A hero on a mission to save the world, the presence of extraterrestrials – these are generic elements that are common to many stories. As for the landscape with pyramids and spaceships, the court doubted that one person’s description of the desert would be fundamentally different from anyone else’s.
Implied contract
There is some protection for ideas, and it doesn’t actually have to be a novel idea if you can show that it was protected by an implied contract. To do this, you must establish that:
* you made it clear your idea was being offered for sale;
* the person you talked to accepted the idea on this condition; and
* that person actually used the idea in some recognizable form.

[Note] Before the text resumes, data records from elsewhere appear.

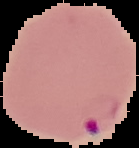
Summary:
  - Image type: cell region segmented out of the field of view; surrounding area masked to black
  - Result: Plasmodium parasites detected
  - Image size: 139×148 pixels
  - Preparation: thin blood film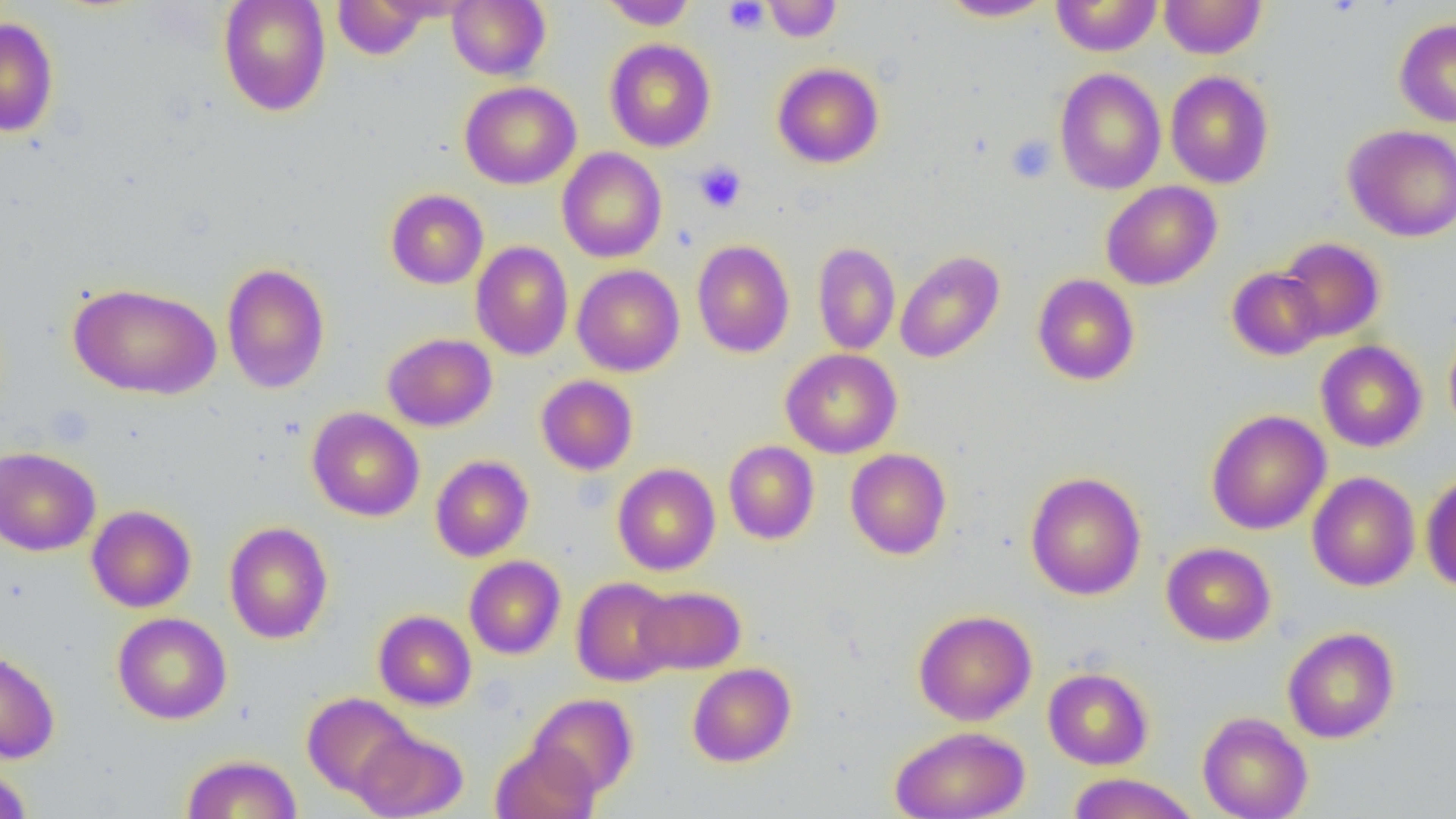

{
  "slide_level_diagnosis": "no evidence of blood parasites",
  "magnification": "1000x",
  "preparation": "thin blood smear",
  "uninfected_red_blood_cell_locations": "approximate bounding boxes as (x1, y1, x2, y2) in pixels: (218, 0, 331, 116), (332, 0, 431, 59), (447, 0, 550, 80), (764, 0, 841, 42), (942, 0, 1054, 21), (1050, 0, 1162, 56), (1159, 0, 1266, 59), (600, 1, 697, 30), (0, 17, 59, 137), (1394, 18, 1456, 127), (605, 39, 716, 152), (772, 63, 884, 168), (1054, 68, 1166, 194), (1165, 71, 1274, 188), (460, 81, 581, 189), (1343, 124, 1456, 242), (557, 147, 667, 263), (1101, 181, 1222, 290), (386, 189, 488, 289), (1278, 237, 1385, 342), (692, 240, 795, 357), (471, 241, 573, 360), (813, 242, 901, 356), (895, 250, 1005, 363), (222, 262, 330, 394), (572, 264, 684, 376), (1227, 267, 1326, 361), (1032, 274, 1140, 385), (67, 283, 221, 399), (1444, 322, 1456, 442), (382, 333, 497, 431), (1315, 341, 1427, 452), (780, 348, 902, 458), (536, 375, 638, 475), (307, 407, 424, 521), (1206, 410, 1331, 535), (723, 441, 820, 545), (0, 446, 101, 556), (845, 448, 951, 559), (430, 455, 534, 562), (612, 463, 720, 575), (1025, 471, 1146, 600), (1307, 471, 1420, 591), (1421, 471, 1456, 593), (86, 505, 196, 612), (224, 522, 333, 644), (1161, 542, 1276, 646), (464, 555, 566, 659), (571, 577, 679, 686), (635, 586, 746, 674), (913, 609, 1037, 725), (373, 610, 476, 710), (113, 612, 232, 724), (1282, 627, 1400, 743), (0, 648, 60, 763), (687, 662, 796, 767), (1043, 667, 1153, 770), (302, 692, 416, 798), (528, 693, 638, 799), (1197, 711, 1313, 819), (889, 725, 1031, 819), (353, 727, 467, 819), (491, 741, 600, 819), (182, 754, 302, 818), (0, 762, 34, 819), (1067, 772, 1199, 818)",
  "platelet_locations": "approximate bounding boxes as (x1, y1, x2, y2) in pixels: (723, 1, 769, 34), (1005, 135, 1056, 184), (694, 162, 747, 213)",
  "modality": "optical microscopy",
  "field_of_view": "single",
  "image_size": "1456×819 pixels"
}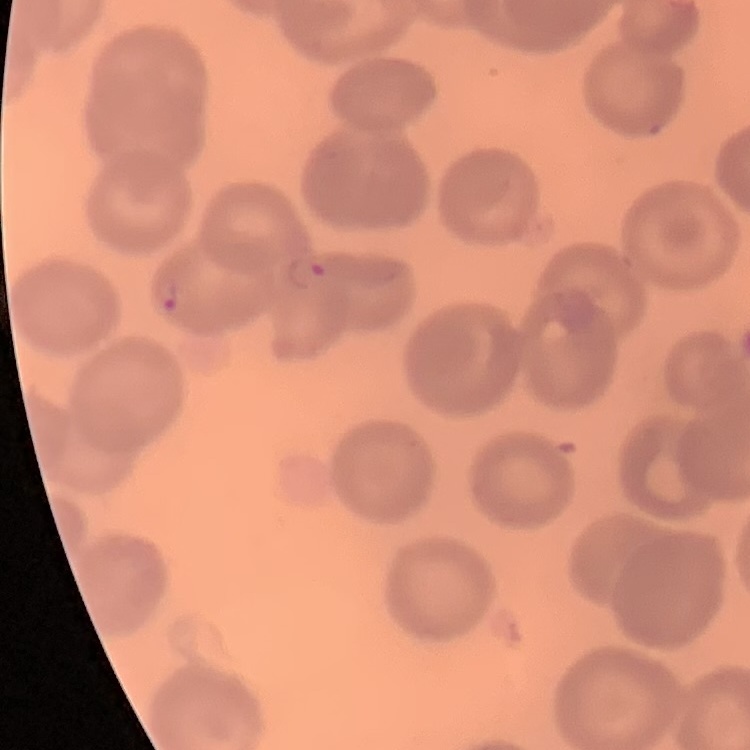
Summary:
  - Red blood cell morphology: no rouleaux formation
  - Stain: Field's or Giemsa
  - Image type: one tile cut from a larger photomicrograph
  - Preparation: thin blood smearClassify this cell by malaria status.
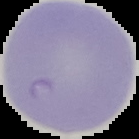

Uninfected.

Summary:
  - Image size: 139×139 pixels
  - Preparation: thin blood smear
  - Image type: segmented cell region on a black background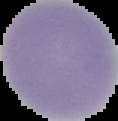

The area outside the segmented cell region is set to black. Malaria status: uninfected. Image is 118×121 pixels. From a thin blood film.Assess this cell for malaria.
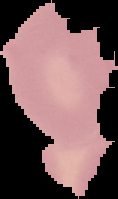
Uninfected.

image type = cell region segmented out of the field of view; surrounding area masked to black
preparation = thin blood film
image size = 118×199 pixelsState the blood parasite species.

It can be difficult to prove this, particularly if you’ve signed a submission release, which people will typically require you to sign before they’ll review a proposal or script. But sometimes it works.
Taco Bell recently found itself at the mercy of a Michigan jury after they found Taco Bell had breached an implied contract with the creators of a cartoon character named Psycho Chihuahua. After a long legal battle, the jury handed the creators – Joseph Shields and Thomas Rinks – an award of more than US$30 million.
Shields and Rinks had submitted their cartoon dog to Taco Bell at its request, but had never been paid for their work. When the talking Chihuahua appeared in advertisements for the company, Shields and Rinks claimed Taco Bell had stolen their idea. Taco Bell asserted that the idea for the Chihuahua had come from an advertising agency.
However, Taco Bell admitted that it didn’t know the contents of Shields and Rinks’ proposal before it was submitted. In other words, Shields and Rinks allowed Taco Bell to see their proposal with the understanding that their ideas were being offered for sale and Taco Bell accepted it on this basis. This was sufficient to establish an implied contract.
As these cases show, it’s possible to find some protection for ideas, but it’s not easy to do so on the basis that your idea was original. Maybe Howard Aiken had the right idea, after all.
(This article contains general comments only. It is not intended to be exhaustive and should not be considered as advice in any particular situation.)